Selected passage:
____

Voice of the Industry

Back to the future: The payment landscape in 2045

Tuesday 3 December 2019 08:34 CET | Editor: Oana Ifrim | Voice of the industry

Ron J. Berndsen: In 2045, all euro retail payments in the Ultimate Warehouse are instant, digital, end-to-end encrypted using quantum computing, always and everywhere wirelessly available

Professor Ron Berndsen is the author of Financial Market Infrastructures and Payments, a Warehouse metaphor textbook which aims to provide his students at Tilburg University with a structured way of learning about financial market infrastructures and payments.

The first part of the Back to the Future trilogy is one of my all-time favourite movies with time-travel from 1985 to 1955. But I do not want to discuss Payments in 1955 (or 1985 for that matter). It is more interesting to see what payments vision the movie producers had 30 years ahead (yes, I know the second part of the trilogy where they travel from 1985 to 2015 is the weakest one). Through the lens of 1985 the movie predicted that 30 years later it would be possible to pay using your fingerprint as authentication. This was spot on as for example in the Netherlands, this form of biometric payment was indeed introduced in 2015! But in the movie the driver of a flying cab was paid... hmm we are not quite there yet. The second instance of a retail payment was paying cash, again correct although it was used to buy a soda from a robot in a diner. This begs the question what would Back to the Future part IV look like? It means extrapolating 30 years into the future from 2015.

The advantage of taking a decades-long view is that it facilitates extreme extrapolation, as even payment infrastructure can be renewed a couple of times then. A convenient concept for such extrapolation is the
Warehouse of Financial Market Infrastructures and Payments.  It is a metaphor that I use to teach students and newcomers about payments in a structured way. The innovation of the Warehouse is driven by four factors (see Table below). If we extrapolate those four drivers (harmonization, speed, user experience and information security) to the max we arrive at what I call the Ultimate Warehouse.

____

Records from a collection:
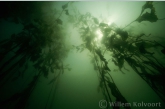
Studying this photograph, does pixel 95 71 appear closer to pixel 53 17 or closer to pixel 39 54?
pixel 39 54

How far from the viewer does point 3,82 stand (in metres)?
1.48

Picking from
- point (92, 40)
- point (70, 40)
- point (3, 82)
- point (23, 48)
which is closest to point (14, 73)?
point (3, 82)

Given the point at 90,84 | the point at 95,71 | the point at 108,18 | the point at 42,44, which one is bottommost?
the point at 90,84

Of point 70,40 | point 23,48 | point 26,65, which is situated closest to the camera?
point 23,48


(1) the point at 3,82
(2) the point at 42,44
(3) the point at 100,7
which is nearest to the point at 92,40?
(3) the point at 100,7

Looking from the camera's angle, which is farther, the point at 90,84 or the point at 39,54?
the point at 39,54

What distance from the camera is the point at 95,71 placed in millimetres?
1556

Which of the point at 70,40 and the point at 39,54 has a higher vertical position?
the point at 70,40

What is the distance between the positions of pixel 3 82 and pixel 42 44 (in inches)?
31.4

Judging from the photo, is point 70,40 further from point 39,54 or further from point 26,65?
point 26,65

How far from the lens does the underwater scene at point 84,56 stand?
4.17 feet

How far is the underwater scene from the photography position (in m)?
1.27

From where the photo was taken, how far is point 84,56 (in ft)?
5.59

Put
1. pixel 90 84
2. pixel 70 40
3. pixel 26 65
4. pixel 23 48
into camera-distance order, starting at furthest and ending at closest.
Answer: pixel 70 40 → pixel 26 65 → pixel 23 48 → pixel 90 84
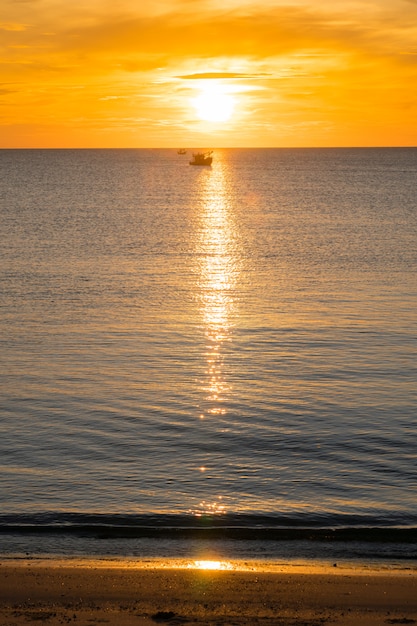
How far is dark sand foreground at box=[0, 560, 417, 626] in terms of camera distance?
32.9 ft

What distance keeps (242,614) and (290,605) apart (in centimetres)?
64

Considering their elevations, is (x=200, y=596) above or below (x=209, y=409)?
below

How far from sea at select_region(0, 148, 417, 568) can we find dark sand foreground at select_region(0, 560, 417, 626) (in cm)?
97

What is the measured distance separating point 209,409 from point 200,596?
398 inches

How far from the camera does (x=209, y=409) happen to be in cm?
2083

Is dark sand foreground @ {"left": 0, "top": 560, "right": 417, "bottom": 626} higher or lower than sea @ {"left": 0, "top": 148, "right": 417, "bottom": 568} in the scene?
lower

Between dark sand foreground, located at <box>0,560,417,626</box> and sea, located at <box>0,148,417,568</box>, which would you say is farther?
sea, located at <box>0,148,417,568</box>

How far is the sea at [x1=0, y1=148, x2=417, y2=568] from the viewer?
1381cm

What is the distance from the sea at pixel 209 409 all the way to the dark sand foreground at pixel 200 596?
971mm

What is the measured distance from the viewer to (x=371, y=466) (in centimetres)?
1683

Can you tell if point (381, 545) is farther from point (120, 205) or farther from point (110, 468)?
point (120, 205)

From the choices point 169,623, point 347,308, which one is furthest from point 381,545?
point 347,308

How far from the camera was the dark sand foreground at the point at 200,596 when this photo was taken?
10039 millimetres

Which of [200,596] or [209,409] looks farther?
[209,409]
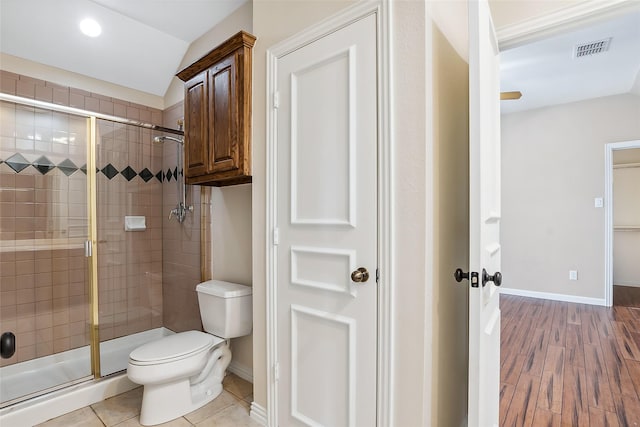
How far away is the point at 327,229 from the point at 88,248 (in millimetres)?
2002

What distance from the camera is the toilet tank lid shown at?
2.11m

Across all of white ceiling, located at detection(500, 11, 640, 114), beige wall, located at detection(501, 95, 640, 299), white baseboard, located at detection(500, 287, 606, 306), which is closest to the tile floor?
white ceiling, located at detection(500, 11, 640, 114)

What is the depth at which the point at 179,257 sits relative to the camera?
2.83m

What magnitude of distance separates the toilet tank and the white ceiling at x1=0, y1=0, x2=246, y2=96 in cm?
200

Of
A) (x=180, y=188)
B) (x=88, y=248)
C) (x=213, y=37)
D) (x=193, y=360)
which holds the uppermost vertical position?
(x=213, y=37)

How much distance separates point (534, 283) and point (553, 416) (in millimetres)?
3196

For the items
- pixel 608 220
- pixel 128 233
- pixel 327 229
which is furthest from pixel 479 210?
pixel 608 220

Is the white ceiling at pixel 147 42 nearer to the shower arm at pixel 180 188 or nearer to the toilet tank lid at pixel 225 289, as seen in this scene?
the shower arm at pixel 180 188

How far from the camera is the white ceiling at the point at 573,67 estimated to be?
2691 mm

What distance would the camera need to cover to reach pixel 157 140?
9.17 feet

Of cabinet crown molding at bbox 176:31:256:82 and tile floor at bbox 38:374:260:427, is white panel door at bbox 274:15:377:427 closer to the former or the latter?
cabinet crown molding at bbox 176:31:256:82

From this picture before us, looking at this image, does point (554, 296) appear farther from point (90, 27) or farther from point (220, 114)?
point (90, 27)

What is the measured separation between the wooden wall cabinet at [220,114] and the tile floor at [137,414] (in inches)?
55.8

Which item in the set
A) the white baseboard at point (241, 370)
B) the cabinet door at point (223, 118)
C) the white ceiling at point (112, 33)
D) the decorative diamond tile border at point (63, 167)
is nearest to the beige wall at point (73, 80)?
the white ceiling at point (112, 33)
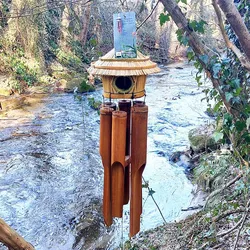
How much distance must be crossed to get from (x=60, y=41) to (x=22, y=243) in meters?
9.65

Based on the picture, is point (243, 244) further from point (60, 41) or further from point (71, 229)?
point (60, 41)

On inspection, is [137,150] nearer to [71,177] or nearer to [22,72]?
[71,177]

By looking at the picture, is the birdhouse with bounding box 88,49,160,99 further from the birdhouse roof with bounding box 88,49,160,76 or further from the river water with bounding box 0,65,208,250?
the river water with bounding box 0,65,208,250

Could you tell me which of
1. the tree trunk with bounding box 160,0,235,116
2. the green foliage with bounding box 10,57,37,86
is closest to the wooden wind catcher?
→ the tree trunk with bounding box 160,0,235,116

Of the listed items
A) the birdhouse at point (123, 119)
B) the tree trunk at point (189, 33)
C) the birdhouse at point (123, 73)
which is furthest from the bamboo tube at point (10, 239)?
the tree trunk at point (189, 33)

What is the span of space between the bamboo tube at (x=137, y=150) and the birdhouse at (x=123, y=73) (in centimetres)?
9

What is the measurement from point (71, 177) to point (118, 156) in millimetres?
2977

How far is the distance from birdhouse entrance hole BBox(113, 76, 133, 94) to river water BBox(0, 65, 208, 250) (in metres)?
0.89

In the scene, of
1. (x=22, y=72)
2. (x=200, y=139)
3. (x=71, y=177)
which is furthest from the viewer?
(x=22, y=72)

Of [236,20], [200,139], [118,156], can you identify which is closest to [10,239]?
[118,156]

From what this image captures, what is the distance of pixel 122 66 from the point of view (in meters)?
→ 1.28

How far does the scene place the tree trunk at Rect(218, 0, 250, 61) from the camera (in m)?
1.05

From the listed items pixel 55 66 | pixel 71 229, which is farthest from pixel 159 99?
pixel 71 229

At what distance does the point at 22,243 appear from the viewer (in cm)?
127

____

Requests:
[1] What four drivers of the Warehouse's innovation does the payments article name?
[2] Rewrite the records from the line containing "In the scene, of" through the end of the records, changing "viewer" to "observer" and leaving everything else as it stands.

Outputs:
[1] Harmonization, speed, user experience and information security.

[2]
In the scene, of
1. (x=22, y=72)
2. (x=200, y=139)
3. (x=71, y=177)
which is furthest from the observer?
(x=22, y=72)

Of [236,20], [200,139], [118,156], can you identify which is closest to [10,239]?
[118,156]

From what this image captures, what is the distance of pixel 122 66 from the point of view (in meters)?
→ 1.28

How far does the scene place the tree trunk at Rect(218, 0, 250, 61) from the camera (in m)?
1.05

From the listed items pixel 55 66 | pixel 71 229, which is farthest from pixel 159 99?
pixel 71 229

At what distance does the point at 22,243 appear from the observer (in cm)?
127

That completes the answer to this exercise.